The Waste Electrical and Electronic Equipment (WEEE) Regulations (2013) became law in the UK on 1 January 2014 and replaced the WEEE Regulations 2006. The UK regulations require businesses to: Minimise waste arising from their electrical and electronic equipment (EEE) products and promote their reuse.

What is small WEEE?

Small mixed WEEE (SMW) refers to a wide range of waste electrical items which includes: small household appliances, IT and communications equipment, powered tools, toys and sports equipment, medical devices, control instruments, smoke detectors and dispensers.

What do you need to know about WEEE categories?

In order to monitor product and waste streams equipment subject to producer responsibility must be categorised and reported in one of the product categories listed in the WEEE Order. Equipment must be reported per category and broken down on equipment produced for commercial use and equipment normally used in private households.

What are the WEEE categories for small appliances?

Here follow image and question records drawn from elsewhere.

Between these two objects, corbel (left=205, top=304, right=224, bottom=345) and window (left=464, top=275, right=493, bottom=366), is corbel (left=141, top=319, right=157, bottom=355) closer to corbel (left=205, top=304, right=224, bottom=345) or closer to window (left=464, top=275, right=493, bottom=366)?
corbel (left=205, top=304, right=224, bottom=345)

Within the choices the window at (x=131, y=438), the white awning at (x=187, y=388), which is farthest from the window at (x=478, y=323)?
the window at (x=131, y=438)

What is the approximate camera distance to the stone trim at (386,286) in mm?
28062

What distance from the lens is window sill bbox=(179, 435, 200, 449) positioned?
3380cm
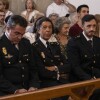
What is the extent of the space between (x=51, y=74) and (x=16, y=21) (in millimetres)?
589

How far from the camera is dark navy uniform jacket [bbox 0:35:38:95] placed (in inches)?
86.3

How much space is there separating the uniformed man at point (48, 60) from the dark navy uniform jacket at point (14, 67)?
0.15 meters

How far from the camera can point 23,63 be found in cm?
232

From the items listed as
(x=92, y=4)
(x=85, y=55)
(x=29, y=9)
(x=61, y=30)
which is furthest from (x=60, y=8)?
(x=85, y=55)

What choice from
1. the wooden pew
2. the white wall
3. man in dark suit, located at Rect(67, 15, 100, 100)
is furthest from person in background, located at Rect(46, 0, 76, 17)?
the wooden pew

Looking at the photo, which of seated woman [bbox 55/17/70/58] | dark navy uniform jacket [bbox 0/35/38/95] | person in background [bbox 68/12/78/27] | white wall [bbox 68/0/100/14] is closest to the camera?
dark navy uniform jacket [bbox 0/35/38/95]

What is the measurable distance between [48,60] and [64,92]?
0.99 meters

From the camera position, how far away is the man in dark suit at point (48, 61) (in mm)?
2506

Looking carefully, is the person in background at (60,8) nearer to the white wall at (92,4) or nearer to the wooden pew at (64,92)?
the white wall at (92,4)

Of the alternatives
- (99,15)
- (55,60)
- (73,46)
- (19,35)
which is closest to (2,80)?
(19,35)

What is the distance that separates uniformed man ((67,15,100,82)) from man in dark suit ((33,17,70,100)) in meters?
0.09

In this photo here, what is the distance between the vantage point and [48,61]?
100.0 inches

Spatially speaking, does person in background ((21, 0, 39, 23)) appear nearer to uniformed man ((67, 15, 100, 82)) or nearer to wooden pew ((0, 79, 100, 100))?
uniformed man ((67, 15, 100, 82))

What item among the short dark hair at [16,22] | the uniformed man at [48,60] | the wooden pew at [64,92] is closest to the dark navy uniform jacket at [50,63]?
the uniformed man at [48,60]
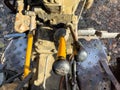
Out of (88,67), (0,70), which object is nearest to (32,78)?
(88,67)

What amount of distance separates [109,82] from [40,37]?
Result: 0.95 metres

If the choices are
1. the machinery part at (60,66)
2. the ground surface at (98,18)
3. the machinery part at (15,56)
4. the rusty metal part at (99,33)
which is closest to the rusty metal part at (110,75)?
the rusty metal part at (99,33)

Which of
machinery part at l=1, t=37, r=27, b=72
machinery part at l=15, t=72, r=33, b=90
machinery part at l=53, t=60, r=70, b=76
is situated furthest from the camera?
machinery part at l=1, t=37, r=27, b=72

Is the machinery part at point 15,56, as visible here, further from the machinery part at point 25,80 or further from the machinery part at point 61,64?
the machinery part at point 61,64

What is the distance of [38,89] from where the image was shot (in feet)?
10.4

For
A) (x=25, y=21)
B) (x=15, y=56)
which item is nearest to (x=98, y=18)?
(x=15, y=56)

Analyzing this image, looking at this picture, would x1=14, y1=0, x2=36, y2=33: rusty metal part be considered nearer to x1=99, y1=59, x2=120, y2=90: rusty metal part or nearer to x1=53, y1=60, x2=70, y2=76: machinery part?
x1=53, y1=60, x2=70, y2=76: machinery part

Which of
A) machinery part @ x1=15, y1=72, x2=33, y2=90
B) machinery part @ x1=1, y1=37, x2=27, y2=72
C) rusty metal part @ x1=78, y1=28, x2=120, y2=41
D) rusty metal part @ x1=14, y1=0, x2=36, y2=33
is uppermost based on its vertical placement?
rusty metal part @ x1=14, y1=0, x2=36, y2=33

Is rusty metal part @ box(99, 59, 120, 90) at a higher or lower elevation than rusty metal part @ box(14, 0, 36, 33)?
lower

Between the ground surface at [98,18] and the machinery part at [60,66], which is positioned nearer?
the machinery part at [60,66]

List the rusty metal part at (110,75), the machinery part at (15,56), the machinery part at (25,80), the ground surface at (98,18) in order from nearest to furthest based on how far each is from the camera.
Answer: the machinery part at (25,80)
the rusty metal part at (110,75)
the machinery part at (15,56)
the ground surface at (98,18)

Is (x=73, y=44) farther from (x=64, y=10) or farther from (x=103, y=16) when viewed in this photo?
(x=103, y=16)

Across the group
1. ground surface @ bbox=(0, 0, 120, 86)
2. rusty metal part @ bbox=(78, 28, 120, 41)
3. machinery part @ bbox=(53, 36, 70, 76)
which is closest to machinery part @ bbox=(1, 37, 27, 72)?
rusty metal part @ bbox=(78, 28, 120, 41)

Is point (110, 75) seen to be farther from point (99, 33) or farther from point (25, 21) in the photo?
point (25, 21)
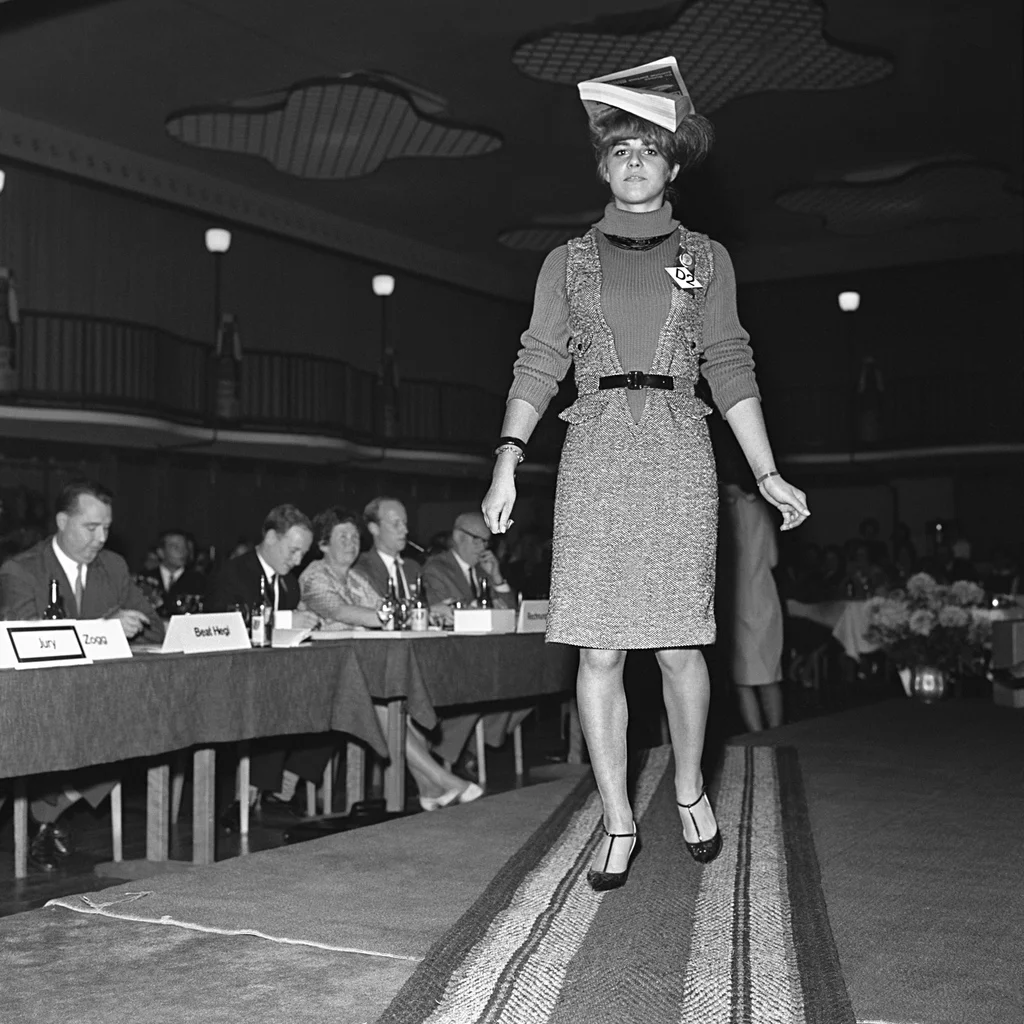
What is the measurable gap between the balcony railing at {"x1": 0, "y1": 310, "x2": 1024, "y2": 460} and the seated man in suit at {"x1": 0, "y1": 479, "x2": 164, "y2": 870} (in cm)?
939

WEEE compliance remains the same for each category including waste transfer notes, secure storage, hazardous waste consignment notes, duty of care and obligation reporting. You can find the full list below: Category 1. Large household appliances Category 2. Small household appliances

What are the categories covered by the WEEE Directive?

Clocks, watches and equipment for the purpose of measuring, indicating or registering time Centralised data processing: and other products and equipment for the collection, storage, processing, presentation or communication of information by electronic means

When does an Eee product need a weee symbol?

The WEEE symbol must be placed on an EEE product if the product falls in one of the 10 categories and is placed onto the EU market after the 13th August 2005. The product is treated as “new” WEEE.